È nato ufficialmente oggi la “Fair Digital Deals Declaration”, un accordo tra 700 etichette discografiche indipendenti volto a rappresentare una sorta di barriera contro gli abusi di compagnie web e servizi di streaming (vedi il caso YouTube) e a garantire trasparenza nei rapporti con gli artisti. All’iniziativa hanno aderito alcune delle label più importanti in circolazione: tra queste, Secretly Canadian, Sub Pop, Domino, Cooking Vinyl, Epitaph, XL Recordings, 4AD, Matador e Rough Trade.
Come riporta Billboard, tutto è partito dal Worldwide Independent Network, un’associazione che riunisce decine e decine di etichette, per garantire un trattamento equo ai loro artisti negli accordi con le piattaforme digitali. Cinque i punti cardine intorno a cui ruota la dichiarazione: trasparenza nei confronti dei musicisti per quanto riguarda gli accordi e le royalty; la corresponzione agli artisti di una quota forfettaria per tutti quegli introiti che non derivano da registrazioni o esecuzioni specifiche; la promozione di uno standard di informazione più elevato da parte dei servizi digitali circa la monetizzazione della musica degli artisti; supporto legale agli artisti che denunciano un uso non autorizzato della loro musica; supporto a tutto il settore delle etichette indipendenti.

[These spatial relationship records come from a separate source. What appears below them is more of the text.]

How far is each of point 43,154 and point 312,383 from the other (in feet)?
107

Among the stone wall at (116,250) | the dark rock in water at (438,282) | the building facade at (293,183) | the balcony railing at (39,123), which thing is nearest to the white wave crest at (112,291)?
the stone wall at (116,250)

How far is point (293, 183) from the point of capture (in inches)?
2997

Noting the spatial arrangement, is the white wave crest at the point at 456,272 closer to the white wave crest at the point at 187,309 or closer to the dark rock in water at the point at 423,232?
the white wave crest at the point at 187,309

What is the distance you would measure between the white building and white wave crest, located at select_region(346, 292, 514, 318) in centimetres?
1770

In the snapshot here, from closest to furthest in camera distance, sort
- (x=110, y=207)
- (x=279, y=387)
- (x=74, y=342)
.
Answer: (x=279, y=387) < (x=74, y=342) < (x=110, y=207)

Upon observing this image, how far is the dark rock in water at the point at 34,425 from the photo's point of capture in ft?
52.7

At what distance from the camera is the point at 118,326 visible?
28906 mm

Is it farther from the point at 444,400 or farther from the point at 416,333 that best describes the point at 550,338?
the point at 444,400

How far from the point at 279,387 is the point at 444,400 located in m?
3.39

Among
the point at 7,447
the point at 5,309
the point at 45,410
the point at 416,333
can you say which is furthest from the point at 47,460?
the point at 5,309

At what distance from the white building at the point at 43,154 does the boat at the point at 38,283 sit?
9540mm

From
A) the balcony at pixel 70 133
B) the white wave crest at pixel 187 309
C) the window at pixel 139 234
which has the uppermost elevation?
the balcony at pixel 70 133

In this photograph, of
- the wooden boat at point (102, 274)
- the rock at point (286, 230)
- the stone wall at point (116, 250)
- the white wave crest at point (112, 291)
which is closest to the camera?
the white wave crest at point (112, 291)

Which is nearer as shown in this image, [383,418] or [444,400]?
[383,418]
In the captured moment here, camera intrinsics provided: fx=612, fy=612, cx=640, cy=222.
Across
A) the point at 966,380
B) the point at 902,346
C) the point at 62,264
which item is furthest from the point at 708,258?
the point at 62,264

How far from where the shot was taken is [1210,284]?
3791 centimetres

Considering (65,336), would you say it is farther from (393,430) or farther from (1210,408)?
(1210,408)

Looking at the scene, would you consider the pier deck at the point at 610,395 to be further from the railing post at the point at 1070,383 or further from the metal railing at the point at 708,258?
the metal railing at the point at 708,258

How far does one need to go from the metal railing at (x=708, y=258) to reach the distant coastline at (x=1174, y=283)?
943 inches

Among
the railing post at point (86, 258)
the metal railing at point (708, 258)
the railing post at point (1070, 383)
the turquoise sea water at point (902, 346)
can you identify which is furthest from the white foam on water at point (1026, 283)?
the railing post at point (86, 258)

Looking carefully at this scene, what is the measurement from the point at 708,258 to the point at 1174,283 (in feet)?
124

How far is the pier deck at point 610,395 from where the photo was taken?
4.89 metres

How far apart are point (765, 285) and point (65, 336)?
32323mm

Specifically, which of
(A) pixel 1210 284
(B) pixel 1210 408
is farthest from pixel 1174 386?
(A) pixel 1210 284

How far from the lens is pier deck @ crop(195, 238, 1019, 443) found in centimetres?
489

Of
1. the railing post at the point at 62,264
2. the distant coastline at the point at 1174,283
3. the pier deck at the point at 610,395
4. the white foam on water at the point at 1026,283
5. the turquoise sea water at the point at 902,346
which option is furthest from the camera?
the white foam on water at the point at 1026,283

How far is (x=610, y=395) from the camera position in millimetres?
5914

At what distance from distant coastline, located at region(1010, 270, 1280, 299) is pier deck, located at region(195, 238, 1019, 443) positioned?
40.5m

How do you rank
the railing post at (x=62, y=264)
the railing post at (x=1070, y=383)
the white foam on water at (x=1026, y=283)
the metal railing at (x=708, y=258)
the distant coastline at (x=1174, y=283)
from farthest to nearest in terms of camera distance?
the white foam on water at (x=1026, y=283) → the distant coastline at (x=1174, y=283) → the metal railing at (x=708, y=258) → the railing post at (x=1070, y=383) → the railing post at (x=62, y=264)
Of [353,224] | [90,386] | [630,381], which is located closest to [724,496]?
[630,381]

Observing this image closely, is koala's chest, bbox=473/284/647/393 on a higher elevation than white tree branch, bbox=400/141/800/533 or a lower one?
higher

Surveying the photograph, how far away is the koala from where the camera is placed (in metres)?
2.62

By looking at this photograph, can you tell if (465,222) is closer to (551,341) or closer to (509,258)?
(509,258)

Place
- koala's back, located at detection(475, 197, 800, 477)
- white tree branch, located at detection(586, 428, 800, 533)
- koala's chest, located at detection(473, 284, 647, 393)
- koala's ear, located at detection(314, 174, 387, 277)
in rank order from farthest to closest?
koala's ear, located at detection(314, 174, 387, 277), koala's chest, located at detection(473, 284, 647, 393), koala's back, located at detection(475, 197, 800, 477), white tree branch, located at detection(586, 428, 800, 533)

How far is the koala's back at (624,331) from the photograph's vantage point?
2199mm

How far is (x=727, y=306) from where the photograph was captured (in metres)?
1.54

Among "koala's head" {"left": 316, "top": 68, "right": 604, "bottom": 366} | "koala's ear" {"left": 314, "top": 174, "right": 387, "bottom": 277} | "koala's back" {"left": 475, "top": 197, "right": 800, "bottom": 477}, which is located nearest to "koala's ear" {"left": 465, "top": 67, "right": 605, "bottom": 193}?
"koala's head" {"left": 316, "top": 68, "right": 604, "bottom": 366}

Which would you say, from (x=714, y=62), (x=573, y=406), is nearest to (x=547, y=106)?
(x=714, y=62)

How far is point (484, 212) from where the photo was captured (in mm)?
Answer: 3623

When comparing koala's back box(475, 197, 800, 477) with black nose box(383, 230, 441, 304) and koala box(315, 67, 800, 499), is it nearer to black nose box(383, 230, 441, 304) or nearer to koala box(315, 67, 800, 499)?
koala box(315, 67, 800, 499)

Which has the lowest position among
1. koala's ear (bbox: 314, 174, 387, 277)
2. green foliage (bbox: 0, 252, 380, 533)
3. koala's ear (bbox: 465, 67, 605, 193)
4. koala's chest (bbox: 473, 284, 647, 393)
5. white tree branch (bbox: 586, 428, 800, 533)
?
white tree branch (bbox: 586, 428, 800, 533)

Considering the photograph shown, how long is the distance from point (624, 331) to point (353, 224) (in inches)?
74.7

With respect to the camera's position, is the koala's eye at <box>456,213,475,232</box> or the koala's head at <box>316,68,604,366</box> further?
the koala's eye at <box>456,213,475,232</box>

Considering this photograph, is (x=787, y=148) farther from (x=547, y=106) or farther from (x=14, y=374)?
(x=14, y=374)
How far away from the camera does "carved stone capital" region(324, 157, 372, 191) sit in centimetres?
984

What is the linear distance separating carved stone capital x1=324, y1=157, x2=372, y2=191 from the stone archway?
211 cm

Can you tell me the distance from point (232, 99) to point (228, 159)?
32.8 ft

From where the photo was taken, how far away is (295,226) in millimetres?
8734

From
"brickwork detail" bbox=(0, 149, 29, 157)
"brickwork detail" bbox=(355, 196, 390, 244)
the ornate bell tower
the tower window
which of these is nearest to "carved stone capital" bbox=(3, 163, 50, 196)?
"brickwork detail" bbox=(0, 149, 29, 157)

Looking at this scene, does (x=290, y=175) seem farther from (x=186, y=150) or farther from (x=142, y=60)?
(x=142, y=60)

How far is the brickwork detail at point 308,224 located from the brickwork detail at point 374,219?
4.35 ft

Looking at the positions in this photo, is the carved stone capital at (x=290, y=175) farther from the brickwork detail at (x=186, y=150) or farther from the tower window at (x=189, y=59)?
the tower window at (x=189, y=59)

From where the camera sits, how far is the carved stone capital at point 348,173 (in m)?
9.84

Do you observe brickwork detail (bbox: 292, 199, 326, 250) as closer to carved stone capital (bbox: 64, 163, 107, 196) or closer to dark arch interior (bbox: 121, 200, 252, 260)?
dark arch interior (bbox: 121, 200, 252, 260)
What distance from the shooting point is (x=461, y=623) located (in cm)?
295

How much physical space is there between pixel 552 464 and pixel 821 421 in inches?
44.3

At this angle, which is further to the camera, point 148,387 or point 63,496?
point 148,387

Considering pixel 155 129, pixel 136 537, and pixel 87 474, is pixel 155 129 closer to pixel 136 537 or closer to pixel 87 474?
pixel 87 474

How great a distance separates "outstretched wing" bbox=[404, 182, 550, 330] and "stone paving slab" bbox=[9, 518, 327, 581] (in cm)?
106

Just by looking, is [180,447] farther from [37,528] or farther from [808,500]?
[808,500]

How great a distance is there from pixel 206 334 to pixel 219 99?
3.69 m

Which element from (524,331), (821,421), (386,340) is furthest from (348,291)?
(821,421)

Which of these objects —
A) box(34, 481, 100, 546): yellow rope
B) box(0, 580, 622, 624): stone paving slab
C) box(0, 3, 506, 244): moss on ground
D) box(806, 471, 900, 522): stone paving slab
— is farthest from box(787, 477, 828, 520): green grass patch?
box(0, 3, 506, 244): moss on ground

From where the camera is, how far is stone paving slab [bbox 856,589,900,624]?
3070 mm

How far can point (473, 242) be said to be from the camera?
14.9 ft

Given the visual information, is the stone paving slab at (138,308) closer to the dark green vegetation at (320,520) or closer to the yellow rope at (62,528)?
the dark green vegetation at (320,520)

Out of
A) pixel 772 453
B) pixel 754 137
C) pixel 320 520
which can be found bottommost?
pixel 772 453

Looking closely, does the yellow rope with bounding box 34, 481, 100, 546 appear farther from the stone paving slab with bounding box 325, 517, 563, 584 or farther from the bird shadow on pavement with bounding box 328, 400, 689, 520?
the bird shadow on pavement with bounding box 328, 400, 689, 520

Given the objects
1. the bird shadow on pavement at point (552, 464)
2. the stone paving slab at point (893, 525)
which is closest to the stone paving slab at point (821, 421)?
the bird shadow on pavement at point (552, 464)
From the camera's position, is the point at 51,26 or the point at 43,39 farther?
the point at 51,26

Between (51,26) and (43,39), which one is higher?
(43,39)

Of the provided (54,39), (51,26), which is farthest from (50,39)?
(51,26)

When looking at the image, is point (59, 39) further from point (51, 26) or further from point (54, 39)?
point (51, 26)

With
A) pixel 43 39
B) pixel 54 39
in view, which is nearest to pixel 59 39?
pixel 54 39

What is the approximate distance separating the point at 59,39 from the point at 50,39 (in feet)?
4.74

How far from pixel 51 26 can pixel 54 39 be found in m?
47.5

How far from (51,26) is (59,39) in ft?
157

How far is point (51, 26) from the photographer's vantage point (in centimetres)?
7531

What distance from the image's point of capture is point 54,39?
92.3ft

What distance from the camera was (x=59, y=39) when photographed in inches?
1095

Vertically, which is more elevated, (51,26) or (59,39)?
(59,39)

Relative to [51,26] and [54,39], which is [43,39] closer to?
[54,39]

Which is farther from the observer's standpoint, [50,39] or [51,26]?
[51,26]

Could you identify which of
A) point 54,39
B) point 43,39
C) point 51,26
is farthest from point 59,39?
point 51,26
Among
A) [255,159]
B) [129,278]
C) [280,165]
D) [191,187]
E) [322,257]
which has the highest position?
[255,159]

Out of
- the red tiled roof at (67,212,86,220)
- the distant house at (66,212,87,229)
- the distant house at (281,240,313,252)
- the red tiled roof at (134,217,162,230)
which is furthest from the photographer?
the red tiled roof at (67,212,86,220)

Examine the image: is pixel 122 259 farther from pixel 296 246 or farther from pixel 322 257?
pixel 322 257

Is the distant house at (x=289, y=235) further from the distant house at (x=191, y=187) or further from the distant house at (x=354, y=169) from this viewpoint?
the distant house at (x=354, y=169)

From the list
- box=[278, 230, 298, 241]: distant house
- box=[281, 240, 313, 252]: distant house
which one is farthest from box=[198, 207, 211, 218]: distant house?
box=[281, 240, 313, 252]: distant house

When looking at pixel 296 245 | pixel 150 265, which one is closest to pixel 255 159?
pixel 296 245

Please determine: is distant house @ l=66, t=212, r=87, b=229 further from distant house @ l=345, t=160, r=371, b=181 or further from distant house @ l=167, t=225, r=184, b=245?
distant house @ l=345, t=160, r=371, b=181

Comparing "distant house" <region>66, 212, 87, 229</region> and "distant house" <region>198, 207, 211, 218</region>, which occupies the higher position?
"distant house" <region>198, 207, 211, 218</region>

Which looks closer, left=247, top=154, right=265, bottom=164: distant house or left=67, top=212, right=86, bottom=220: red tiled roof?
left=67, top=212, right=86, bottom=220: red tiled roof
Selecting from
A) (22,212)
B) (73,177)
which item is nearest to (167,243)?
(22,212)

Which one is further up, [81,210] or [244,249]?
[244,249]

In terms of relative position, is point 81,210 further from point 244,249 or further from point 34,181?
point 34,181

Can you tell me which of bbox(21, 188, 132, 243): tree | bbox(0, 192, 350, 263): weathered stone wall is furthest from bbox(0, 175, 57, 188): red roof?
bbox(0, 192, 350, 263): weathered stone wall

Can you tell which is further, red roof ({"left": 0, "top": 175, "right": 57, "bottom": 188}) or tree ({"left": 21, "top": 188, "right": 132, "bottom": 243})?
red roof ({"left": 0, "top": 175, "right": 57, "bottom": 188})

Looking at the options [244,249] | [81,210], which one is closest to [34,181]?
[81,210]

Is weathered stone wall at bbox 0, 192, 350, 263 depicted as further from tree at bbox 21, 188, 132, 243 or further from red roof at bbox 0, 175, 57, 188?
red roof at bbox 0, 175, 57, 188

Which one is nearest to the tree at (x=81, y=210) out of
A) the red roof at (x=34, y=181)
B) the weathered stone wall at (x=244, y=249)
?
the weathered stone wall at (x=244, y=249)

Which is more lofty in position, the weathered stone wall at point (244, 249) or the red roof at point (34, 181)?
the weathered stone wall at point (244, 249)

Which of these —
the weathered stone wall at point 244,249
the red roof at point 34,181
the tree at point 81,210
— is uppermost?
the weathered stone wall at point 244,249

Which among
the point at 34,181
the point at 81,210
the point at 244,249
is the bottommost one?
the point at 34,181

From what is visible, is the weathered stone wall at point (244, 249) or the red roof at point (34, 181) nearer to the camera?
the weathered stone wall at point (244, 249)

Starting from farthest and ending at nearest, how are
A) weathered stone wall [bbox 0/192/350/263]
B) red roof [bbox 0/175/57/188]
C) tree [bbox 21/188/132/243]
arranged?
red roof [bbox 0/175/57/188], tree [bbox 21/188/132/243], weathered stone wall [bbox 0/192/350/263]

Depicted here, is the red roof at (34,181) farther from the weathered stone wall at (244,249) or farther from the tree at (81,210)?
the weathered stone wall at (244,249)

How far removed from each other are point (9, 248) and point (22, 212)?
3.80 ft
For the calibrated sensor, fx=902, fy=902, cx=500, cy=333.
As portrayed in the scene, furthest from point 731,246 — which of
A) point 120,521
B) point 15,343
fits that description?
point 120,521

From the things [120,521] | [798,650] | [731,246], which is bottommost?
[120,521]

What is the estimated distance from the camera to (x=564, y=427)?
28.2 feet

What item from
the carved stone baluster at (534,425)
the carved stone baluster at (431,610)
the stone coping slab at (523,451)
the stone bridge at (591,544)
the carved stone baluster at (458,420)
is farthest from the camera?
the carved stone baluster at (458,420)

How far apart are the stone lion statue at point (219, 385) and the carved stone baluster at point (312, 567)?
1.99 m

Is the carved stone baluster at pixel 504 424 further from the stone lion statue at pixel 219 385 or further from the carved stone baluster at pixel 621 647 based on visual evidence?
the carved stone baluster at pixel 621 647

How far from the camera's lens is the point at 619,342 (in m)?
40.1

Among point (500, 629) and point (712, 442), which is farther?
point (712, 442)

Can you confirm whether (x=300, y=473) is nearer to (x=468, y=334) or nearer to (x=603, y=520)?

Il Worldwide Independent Network ha inoltre emanato un “Global Independent Manifesto”, una carta in dieci punti che ruotano intorno ad una richiesta di equità nel mondo della musica, il che significa per esempio diritti d’autore delle label indie essere allineati a quelli delle major e una maggior trasparenza per tutto il settore digitale, inclusa l’abilità di negoziare i termini dei contratti con operatori terzi. Esattamente quello che, mesi fa, non è accaduto con YouTube, che pretendeva di imporre alle etichette indipendenti un contratto, legato ad un nuovo servizio di streaming a pagamento, senza che queste potessero in nessun modo discuterlo.
Alison Wenham, chaiman della WIN, ha lanciato un appello affinché all’iniziativa aderiscano altre case discografiche. Per la Wenham, “occorre mettere un freno alla pratica di dirottare fatturato dagli artisti senza che questi siano parte del business”.